──────── Dataset excerpts

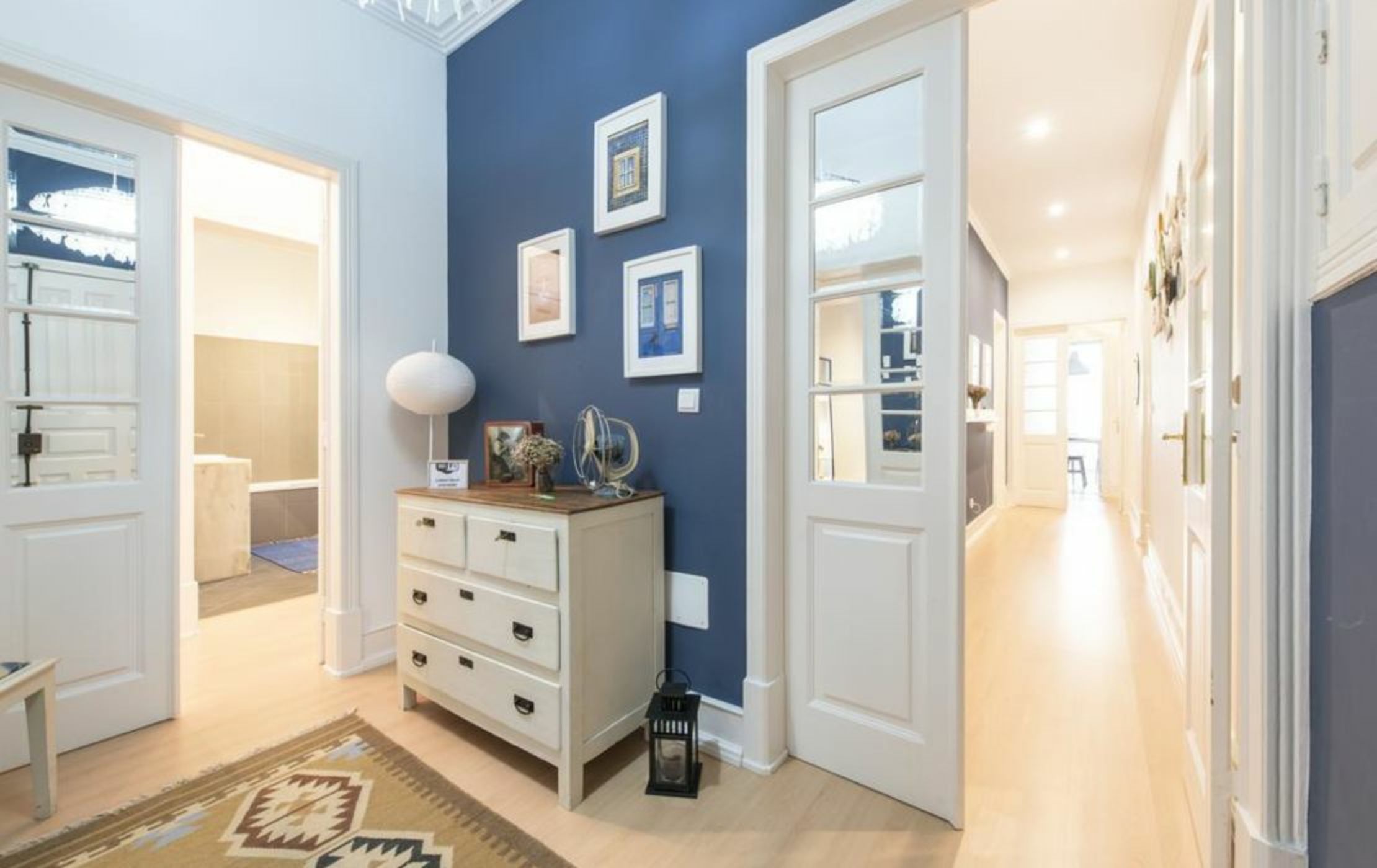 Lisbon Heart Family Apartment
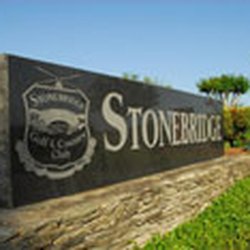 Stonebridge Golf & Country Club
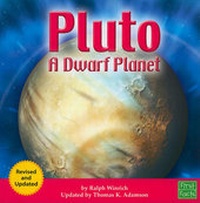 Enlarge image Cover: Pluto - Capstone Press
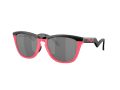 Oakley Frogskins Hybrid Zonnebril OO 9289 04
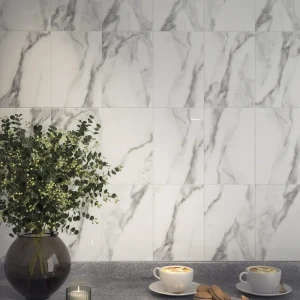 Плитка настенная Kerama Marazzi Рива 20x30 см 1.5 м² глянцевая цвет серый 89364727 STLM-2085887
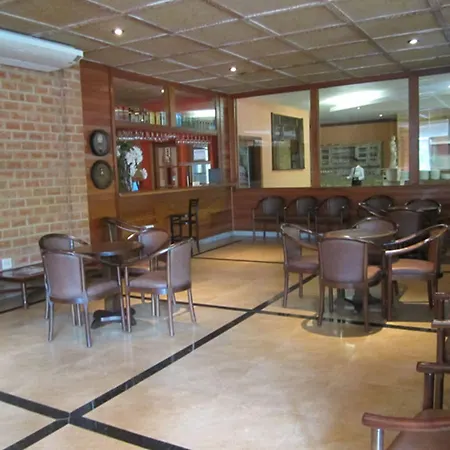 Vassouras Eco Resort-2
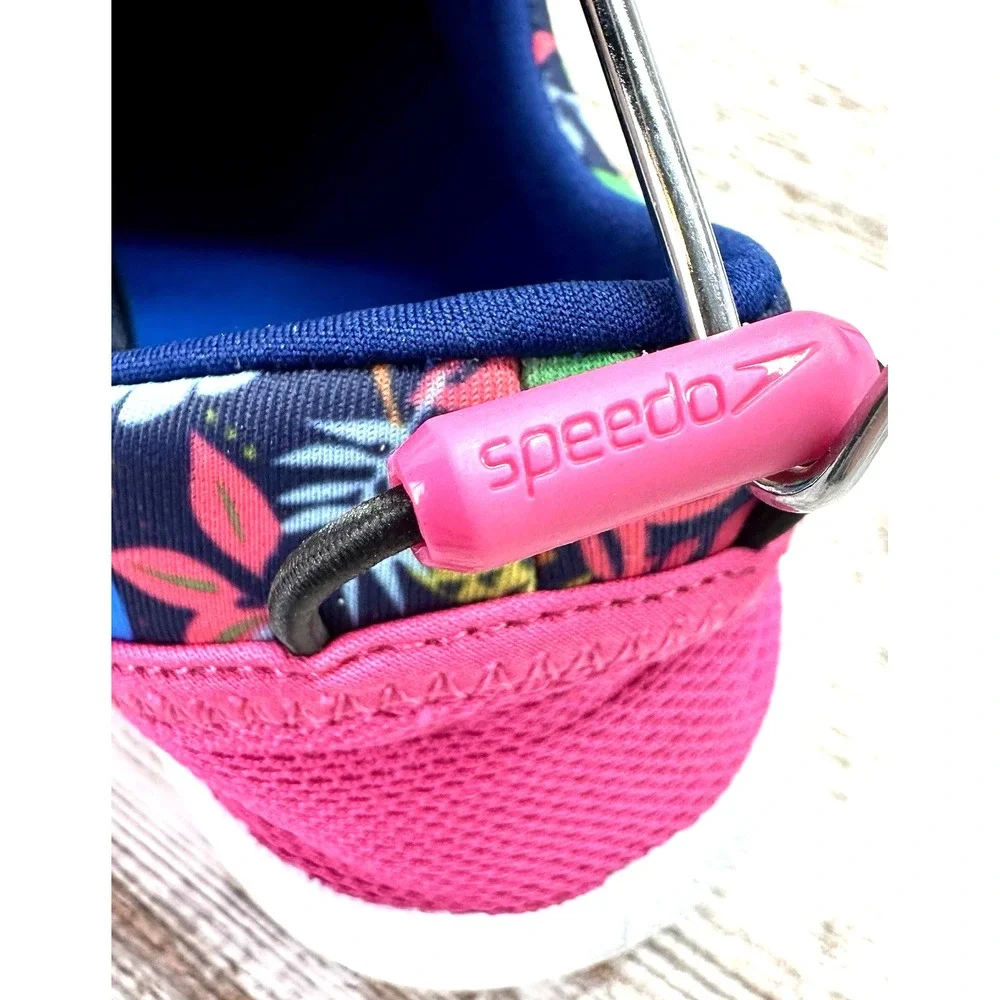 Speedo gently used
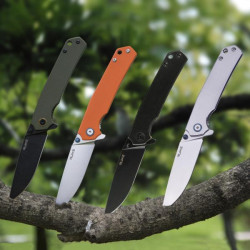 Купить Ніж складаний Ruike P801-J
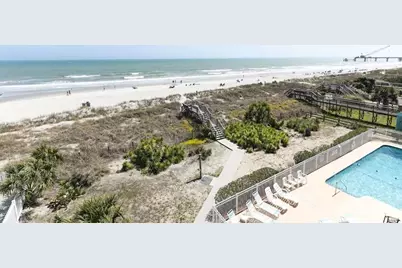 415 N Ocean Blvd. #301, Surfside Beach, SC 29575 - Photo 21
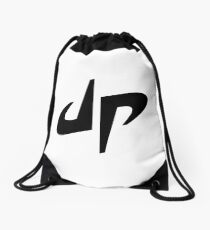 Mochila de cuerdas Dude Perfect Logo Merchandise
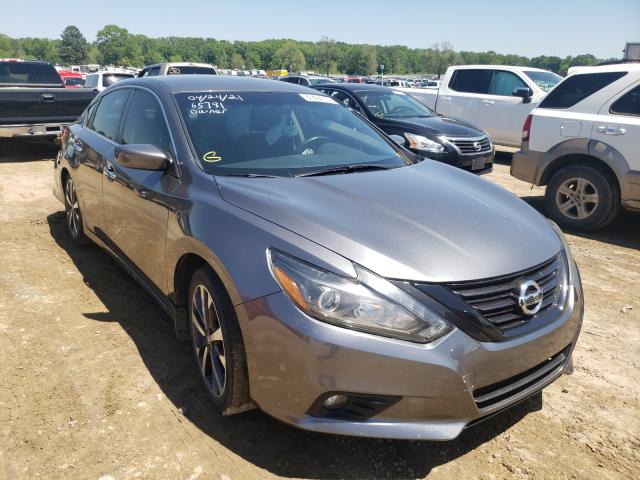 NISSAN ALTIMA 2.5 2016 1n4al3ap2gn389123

────────────────

Task objective
Write out verbatim the lines from the one containing "Oakley Frogskins Hybrid Zonnebril OO 9289 04" through the last line of the listing above, and no other lines; omit pictures.

Exercise response
 Oakley Frogskins Hybrid Zonnebril OO 9289 04
 Плитка настенная Kerama Marazzi Рива 20x30 см 1.5 м² глянцевая цвет серый 89364727 STLM-2085887
 Vassouras Eco Resort-2
 Speedo gently used
 Купить Ніж складаний Ruike P801-J
 415 N Ocean Blvd. #301, Surfside Beach, SC 29575 - Photo 21
 Mochila de cuerdas Dude Perfect Logo Merchandise
 NISSAN ALTIMA 2.5 2016 1n4al3ap2gn389123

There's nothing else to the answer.